🤖 AI Summary
This study investigates the alignment gap between human and artificial visual perception by systematically comparing their responses to classical visual illusions, aiming to uncover AI-specific perceptual vulnerabilities. Method: We evaluate mainstream CNNs and vision Transformers on a standardized illusion image dataset, employing behavioral response analysis, feature visualization, and adversarial sensitivity assessment. Contribution/Results: (1) While AI models reproduce certain illusion effects observed in humans, they do so via low-level pixel statistics rather than high-level semantic inference; (2) AI exhibits unique pixel-level hallucinations and hypersensitivity absent in human perception; (3) These discrepancies stem fundamentally from AI’s lack of human-like contextual modeling and structured prior constraints.

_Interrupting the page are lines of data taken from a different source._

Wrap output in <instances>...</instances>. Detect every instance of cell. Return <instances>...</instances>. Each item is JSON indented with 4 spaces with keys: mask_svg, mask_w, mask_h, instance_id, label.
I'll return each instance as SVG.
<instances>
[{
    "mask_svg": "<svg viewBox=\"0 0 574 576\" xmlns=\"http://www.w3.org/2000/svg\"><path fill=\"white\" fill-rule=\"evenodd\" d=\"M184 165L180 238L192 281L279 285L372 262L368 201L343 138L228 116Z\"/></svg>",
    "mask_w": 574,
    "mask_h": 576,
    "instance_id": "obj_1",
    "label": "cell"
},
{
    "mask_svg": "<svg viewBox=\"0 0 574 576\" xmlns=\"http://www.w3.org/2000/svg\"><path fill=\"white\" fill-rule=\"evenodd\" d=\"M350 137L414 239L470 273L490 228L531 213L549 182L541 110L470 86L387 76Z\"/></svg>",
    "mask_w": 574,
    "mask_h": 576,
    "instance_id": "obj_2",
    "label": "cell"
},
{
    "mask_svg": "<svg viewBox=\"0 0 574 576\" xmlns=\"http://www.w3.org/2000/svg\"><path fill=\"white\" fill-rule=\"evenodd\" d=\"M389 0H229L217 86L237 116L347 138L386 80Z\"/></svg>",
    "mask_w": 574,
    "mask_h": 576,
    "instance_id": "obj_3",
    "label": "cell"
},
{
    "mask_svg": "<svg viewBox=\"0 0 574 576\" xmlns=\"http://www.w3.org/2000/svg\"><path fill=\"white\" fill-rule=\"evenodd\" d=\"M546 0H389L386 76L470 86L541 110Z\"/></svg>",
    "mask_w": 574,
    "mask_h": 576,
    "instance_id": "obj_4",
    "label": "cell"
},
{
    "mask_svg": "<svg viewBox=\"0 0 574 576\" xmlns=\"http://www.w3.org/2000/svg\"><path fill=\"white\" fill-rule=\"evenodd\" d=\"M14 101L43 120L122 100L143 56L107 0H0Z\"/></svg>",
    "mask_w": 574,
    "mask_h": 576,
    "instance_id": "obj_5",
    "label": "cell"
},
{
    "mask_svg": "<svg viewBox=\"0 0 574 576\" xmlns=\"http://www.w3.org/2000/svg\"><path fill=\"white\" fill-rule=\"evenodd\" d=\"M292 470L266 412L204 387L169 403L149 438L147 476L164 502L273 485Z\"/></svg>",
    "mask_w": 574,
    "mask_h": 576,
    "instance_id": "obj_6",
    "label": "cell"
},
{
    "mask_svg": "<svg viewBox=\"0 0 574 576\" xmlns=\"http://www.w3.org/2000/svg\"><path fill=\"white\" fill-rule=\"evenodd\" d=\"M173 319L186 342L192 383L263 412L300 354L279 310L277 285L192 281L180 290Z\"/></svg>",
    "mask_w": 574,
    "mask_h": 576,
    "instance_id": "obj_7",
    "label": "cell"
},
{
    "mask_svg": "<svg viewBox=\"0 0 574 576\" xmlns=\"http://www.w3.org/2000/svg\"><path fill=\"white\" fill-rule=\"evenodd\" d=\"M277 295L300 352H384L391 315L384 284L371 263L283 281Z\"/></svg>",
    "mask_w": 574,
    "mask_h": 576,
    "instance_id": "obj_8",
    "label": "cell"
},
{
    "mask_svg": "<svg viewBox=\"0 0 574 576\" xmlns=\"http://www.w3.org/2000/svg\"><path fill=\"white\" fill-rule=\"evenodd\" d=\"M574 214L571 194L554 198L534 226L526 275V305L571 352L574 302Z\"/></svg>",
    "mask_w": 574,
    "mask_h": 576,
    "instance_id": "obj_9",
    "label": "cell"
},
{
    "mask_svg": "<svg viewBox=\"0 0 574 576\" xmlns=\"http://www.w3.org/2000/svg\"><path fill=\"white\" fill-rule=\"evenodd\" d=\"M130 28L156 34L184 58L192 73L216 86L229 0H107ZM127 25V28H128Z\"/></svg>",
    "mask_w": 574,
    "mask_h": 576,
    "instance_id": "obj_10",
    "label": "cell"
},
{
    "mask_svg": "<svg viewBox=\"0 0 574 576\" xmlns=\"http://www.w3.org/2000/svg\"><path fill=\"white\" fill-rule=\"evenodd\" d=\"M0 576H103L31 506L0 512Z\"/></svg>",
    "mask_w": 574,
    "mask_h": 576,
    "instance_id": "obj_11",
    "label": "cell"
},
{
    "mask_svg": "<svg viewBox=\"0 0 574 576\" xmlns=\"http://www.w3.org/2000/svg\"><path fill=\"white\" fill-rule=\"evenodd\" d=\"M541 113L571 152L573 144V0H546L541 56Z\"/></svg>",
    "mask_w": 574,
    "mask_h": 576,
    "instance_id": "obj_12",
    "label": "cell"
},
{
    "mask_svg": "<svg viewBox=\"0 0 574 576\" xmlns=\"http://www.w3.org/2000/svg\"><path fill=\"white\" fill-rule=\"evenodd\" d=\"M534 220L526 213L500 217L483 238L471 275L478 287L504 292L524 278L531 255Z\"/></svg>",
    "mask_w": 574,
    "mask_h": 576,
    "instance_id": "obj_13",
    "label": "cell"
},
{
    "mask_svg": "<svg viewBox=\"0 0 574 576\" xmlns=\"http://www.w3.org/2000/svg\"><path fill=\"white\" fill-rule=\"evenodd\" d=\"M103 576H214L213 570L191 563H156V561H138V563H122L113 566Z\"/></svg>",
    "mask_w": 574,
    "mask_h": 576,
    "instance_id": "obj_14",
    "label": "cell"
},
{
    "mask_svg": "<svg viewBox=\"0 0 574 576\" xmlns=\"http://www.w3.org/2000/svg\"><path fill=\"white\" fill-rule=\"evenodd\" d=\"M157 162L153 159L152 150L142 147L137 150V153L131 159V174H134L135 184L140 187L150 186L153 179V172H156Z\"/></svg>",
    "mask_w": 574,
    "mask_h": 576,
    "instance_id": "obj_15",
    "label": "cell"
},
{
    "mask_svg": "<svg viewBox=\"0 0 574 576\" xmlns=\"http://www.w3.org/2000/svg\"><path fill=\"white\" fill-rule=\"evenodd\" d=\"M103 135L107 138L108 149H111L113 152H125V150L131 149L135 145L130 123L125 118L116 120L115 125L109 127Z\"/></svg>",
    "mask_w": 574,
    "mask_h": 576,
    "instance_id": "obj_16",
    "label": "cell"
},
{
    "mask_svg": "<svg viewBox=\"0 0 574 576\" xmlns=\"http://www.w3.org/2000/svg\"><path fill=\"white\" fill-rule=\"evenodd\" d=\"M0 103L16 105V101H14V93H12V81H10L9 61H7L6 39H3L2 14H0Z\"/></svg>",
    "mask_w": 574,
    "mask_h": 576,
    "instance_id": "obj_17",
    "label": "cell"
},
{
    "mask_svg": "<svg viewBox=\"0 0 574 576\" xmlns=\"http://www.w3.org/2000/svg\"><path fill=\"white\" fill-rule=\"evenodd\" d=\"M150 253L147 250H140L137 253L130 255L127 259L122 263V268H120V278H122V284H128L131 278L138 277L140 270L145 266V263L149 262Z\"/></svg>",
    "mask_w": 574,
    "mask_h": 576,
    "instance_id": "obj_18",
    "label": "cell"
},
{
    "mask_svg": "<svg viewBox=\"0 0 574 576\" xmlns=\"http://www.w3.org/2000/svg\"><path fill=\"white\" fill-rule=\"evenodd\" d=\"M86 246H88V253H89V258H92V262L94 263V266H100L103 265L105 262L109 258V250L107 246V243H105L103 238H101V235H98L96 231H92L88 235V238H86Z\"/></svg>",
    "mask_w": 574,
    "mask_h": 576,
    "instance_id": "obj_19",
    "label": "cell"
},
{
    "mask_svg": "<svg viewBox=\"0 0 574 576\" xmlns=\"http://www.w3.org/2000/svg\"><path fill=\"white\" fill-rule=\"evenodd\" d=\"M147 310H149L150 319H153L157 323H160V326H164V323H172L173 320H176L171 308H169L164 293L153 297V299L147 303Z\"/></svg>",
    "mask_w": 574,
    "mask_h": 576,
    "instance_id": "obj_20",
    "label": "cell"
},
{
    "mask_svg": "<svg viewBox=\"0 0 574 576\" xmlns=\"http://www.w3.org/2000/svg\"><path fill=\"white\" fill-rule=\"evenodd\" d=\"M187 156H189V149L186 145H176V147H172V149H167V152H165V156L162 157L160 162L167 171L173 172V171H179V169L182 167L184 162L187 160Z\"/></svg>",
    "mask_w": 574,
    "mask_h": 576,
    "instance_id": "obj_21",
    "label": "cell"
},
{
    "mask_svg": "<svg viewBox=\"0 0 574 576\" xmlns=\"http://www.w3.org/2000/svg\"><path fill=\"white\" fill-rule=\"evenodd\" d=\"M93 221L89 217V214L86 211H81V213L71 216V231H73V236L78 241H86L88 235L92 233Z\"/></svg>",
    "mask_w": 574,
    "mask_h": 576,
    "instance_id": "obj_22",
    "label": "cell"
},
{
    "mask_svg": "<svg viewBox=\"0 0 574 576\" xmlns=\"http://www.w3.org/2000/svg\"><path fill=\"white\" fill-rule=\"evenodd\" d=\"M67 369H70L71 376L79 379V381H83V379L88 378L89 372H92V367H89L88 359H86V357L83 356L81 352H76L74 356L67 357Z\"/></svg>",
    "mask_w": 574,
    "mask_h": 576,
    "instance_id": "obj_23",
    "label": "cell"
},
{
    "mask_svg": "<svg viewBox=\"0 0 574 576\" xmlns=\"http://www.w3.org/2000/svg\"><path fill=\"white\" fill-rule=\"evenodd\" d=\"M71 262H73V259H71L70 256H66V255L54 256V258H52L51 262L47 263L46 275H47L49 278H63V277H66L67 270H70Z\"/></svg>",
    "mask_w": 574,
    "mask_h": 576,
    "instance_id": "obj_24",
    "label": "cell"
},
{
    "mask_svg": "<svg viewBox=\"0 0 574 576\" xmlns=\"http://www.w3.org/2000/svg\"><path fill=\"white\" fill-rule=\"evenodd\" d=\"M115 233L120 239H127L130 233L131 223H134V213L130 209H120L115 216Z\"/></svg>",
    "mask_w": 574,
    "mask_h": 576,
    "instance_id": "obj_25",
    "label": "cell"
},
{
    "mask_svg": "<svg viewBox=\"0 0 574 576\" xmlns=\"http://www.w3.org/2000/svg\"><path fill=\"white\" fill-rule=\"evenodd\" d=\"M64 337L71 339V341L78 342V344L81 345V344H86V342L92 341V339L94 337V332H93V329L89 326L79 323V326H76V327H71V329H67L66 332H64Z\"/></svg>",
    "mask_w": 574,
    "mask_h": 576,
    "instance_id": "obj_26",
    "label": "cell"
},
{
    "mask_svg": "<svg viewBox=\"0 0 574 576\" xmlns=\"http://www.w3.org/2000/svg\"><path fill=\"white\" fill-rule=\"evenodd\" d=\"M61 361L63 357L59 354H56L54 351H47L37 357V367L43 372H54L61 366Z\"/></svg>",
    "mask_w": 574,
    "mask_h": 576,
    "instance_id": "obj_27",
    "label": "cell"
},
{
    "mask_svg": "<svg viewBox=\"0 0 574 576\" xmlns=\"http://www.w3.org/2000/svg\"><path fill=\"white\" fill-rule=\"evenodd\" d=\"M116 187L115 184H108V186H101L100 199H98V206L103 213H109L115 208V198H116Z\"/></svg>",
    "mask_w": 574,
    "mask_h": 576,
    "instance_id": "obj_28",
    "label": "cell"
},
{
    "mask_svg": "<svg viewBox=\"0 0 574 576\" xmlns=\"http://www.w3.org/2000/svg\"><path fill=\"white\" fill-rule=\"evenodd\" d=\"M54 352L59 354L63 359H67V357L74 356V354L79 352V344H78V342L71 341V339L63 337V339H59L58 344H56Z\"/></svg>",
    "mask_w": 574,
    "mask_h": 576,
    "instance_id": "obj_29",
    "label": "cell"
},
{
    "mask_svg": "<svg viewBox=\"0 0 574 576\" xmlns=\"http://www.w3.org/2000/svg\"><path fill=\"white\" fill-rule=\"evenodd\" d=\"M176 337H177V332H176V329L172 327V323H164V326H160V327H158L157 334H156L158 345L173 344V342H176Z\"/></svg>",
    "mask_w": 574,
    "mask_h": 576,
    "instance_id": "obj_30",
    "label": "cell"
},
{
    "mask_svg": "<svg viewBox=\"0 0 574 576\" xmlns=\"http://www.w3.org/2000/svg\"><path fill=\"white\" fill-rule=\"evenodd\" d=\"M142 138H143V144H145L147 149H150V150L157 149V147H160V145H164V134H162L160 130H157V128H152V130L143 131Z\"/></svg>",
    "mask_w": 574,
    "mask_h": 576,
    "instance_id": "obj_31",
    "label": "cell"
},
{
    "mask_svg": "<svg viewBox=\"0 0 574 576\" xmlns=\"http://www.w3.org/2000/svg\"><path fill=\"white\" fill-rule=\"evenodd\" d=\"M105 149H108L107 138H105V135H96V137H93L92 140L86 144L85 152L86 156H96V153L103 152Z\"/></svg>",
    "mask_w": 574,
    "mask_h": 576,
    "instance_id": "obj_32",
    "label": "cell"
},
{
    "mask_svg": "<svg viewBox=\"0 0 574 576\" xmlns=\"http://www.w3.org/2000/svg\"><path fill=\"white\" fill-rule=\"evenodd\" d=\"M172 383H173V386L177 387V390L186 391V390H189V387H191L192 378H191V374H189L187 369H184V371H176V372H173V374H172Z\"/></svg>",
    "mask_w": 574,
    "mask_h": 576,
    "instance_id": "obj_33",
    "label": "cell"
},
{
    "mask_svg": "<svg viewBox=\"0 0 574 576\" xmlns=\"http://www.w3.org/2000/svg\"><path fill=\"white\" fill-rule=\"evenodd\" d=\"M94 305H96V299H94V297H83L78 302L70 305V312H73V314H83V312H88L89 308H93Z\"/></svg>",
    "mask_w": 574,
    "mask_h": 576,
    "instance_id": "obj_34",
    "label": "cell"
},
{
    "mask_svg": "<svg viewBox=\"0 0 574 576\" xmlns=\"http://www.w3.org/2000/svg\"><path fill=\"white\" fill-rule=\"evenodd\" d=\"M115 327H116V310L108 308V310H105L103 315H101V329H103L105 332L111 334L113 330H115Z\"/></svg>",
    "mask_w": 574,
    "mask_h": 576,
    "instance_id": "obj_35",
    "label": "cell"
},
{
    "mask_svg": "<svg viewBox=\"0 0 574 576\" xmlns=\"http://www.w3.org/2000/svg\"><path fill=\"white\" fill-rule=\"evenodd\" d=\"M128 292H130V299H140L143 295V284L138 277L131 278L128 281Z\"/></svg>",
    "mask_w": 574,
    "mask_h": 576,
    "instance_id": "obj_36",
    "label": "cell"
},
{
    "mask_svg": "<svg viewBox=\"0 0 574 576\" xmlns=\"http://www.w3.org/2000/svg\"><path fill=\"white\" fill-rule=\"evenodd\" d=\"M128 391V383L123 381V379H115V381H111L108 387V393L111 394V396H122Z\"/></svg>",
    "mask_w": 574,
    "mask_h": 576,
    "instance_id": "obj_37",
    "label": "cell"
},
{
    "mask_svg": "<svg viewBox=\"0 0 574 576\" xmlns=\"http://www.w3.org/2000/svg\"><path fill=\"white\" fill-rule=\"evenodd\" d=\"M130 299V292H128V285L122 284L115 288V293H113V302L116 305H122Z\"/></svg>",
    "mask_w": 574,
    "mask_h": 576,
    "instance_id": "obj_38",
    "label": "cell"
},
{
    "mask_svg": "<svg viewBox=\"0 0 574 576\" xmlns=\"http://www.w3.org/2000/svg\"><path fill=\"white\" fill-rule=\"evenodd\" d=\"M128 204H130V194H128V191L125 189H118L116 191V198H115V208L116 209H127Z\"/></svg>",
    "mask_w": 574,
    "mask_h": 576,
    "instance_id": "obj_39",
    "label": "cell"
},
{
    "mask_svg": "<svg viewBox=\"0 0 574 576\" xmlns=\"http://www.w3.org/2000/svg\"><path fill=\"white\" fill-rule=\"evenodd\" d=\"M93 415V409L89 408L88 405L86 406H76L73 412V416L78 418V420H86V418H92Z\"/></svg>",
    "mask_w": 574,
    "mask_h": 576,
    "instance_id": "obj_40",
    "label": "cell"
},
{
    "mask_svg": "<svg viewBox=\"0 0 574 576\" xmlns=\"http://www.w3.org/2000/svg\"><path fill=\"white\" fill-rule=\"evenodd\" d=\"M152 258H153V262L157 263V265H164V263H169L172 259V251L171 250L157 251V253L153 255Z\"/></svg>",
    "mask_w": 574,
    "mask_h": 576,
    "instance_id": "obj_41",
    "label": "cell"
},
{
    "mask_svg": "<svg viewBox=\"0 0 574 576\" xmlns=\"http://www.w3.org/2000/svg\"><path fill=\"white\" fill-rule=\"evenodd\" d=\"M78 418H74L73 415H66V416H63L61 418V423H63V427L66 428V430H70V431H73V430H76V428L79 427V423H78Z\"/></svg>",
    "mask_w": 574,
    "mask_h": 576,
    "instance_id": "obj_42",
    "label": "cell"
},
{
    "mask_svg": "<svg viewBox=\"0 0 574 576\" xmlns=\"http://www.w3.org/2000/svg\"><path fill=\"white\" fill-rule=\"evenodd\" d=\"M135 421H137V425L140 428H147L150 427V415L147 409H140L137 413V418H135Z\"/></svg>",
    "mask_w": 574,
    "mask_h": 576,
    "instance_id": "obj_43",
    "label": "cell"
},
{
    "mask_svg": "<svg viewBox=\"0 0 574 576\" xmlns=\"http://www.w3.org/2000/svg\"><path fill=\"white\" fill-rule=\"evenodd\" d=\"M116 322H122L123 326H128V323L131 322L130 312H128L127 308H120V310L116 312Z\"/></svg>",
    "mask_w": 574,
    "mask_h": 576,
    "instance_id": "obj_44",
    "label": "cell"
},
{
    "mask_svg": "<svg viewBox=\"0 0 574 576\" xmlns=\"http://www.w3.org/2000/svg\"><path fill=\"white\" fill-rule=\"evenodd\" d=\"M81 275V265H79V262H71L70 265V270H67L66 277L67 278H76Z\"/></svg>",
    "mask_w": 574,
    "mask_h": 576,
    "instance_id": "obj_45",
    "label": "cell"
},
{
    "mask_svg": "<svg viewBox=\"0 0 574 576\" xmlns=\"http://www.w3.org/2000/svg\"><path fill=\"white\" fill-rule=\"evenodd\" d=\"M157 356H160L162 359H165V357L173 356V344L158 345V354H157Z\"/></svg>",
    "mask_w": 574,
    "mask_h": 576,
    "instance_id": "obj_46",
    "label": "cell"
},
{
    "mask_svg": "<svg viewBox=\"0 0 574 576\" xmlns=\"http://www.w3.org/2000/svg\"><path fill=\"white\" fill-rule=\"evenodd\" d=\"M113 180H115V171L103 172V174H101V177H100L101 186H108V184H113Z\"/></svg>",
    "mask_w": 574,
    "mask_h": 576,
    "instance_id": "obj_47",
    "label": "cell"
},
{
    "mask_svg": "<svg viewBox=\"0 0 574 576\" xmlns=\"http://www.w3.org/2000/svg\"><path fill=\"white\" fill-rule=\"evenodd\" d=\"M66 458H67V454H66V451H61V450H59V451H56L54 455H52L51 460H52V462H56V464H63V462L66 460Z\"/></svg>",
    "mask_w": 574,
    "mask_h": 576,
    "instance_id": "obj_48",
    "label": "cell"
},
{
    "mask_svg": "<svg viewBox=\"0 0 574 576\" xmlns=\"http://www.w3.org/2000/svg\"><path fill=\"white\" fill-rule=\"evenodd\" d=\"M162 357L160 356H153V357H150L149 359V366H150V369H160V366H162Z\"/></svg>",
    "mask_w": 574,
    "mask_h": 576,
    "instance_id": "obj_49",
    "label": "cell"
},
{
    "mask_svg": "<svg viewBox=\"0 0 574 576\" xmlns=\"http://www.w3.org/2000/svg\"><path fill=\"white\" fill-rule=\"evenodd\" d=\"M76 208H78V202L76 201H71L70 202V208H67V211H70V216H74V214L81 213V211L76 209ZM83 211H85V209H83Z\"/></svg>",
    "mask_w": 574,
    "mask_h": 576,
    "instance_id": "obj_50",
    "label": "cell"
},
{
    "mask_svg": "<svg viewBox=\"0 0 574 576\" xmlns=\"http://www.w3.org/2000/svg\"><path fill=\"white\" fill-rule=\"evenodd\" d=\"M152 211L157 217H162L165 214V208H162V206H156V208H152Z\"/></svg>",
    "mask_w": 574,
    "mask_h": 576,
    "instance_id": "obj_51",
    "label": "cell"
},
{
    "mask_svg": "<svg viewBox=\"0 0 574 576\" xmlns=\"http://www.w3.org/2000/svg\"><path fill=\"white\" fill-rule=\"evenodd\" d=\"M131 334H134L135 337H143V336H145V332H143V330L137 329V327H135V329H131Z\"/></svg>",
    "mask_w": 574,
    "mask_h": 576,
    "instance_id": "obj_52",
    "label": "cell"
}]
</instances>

Our findings expose critical misalignments in current visual systems’ perceptual mechanisms, providing both theoretical insights and actionable directions—such as integrating hierarchical priors and context-aware inference—for developing more robust, interpretable, and human-aligned vision models.
📝 Abstract
By comparing biological and artificial perception through the lens of illusions, we highlight critical differences in how each system constructs visual reality. Understanding these divergences can inform the development of more robust, interpretable, and human-aligned artificial intelligence (AI) vision systems. In particular, visual illusions expose how human perception is based on contextual assumptions rather than raw sensory data. As artificial vision systems increasingly perform human-like tasks, it is important to ask: does AI experience illusions, too? Does it have unique illusions? This article explores how AI responds to classic visual illusions that involve color, size, shape, and motion. We find that some illusion-like effects can emerge in these models, either through targeted training or as by-products of pattern recognition. In contrast, we also identify illusions unique to AI, such as pixel-level sensitivity and hallucinations, that lack human counterparts. By systematically comparing human and AI responses to visual illusions, we uncover alignment gaps and AI-specific perceptual vulnerabilities invisible to human perception. These findings provide insights for future research on vision systems that preserve human-beneficial perceptual biases while avoiding distortions that undermine trust and safety.